2011/05/15

さらばブラジル荘

いよいよ明日、ブラジル荘()を出る。夕方、隣のフェルナンド(仮名)が肉を焼いてご馳走してくれることになっている。
私はそのお礼にお返しできるものを持ち合わせていないので、「気のいい日系ブラジル人に美味しいものをたくさんご馳走になってばかりだった」と、死ぬまで人に語り継ぐことにする。

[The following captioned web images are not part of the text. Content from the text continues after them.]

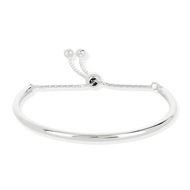 Bracelet argent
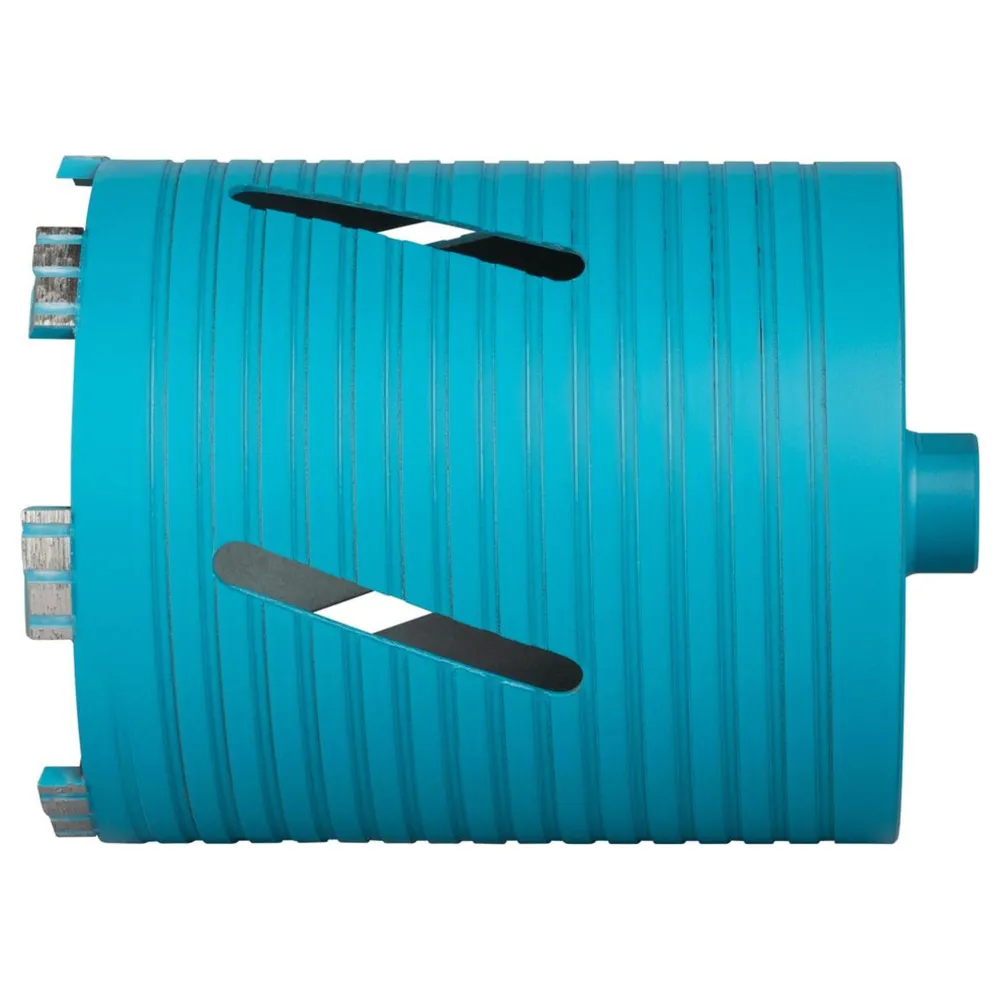 Makita E-25286 132mm M16 torr diamantkrona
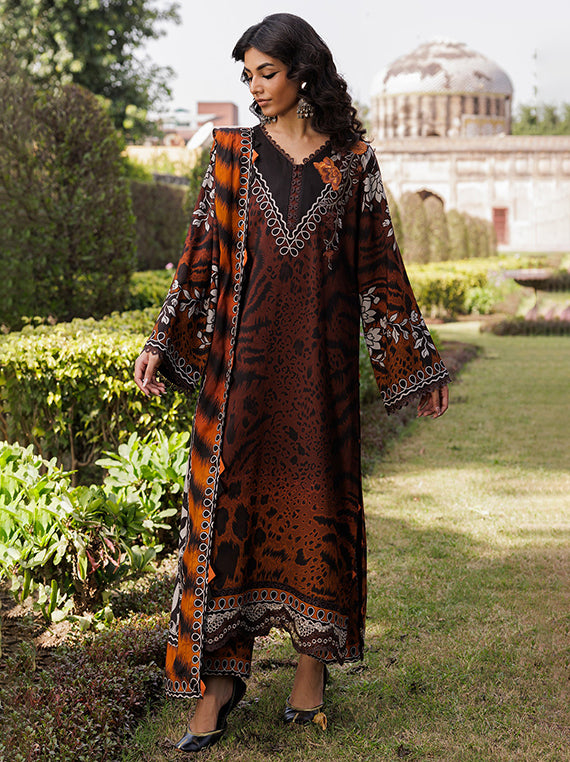 Luxury Winter Essentials Collection 2026 (CCW6-15 by Charizma) (Copy)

フェルナンドは、エロオヤジではあった()が、話のわかる人だった。ブラジルで、もしふんどしを売ったらどうなるだろう、という相談をした時、ブラジルの下着のきわどさの話になり、無修正のエロ本を持ち出してきて参考にするようにと見せてくれたこともあった。
ここは管理人もいい人で、思いのほか居心地のいいアパートだった。

当初入居していたのは殆どブラジル人だったが、今はちらほら日本人もいる。
実際、情けないことに、ブラジル人はまだ挨拶をしてくれるのに、日本人はすれ違うだけで一言の挨拶も愛想もない。

さて。

移転先の某電話会社(独占なのに、あえて某とする)に連絡すると、「ADSL未提供地域」だと言って、無理やり光回線の工事をさせようとしてきた。
やり方がほぼ押し売りなのだ。アナログ回線でインターネットを使った場合の料金を一切説明しないで、「インターネットはご使用になれない」と恫喝してくる。
三年間しかいない家で、光回線の使用料を払うのは勿体ないので、ゴネた。
電話口のオペレーターでは話にならんと思い、「詳しい人に替わってください」と、上の人を出させた。
そうするとやはり、電波の都合で受信の品質は保証できないものの、一応ADSLのサービスはあるとのこと。

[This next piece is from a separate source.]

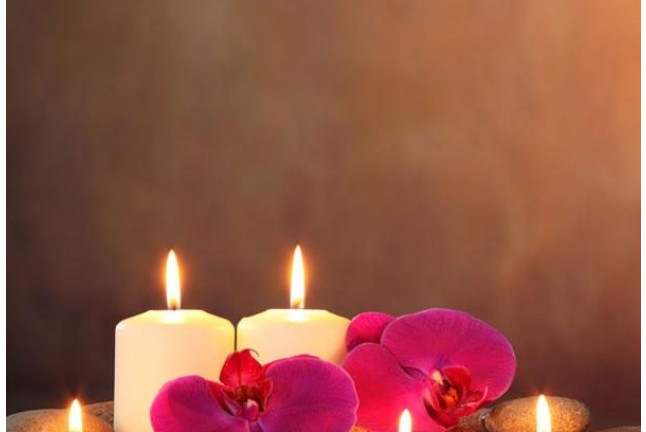 Circuito Spa Árabe para dos en Balneario de Graena (Graena, Granada)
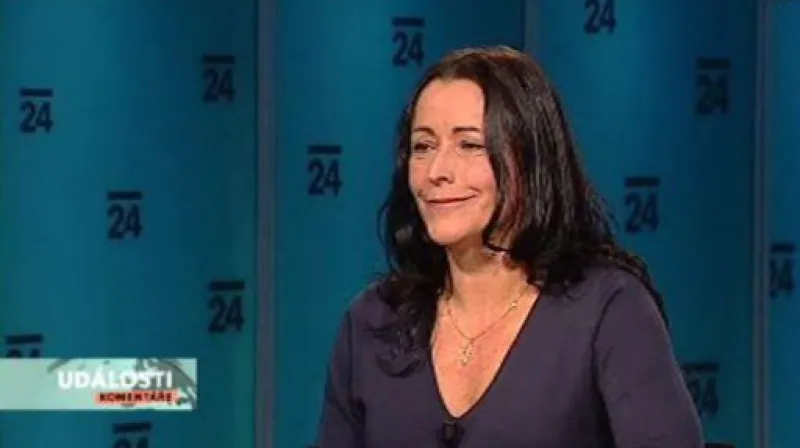 Rozhovor s Hanou Fifkovou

あるものを出さずに「ない」の一点張りで高額商品を買わせる、オペレーターに詐欺のレセプション教育をしている会社らしい。

あれも役人と同じシステムの一部で、こちらは粛々と、オペレーターを人間だと思わず対処することが、気分を害さず身を守る手立てかと。

世知辛い終末の一風景。人間味を捨て去り、亡国へのカウントダウンは始まっている、と思う。

そんなわけで、移転先ではすんなりインターネットが使えるかどうか、わからない。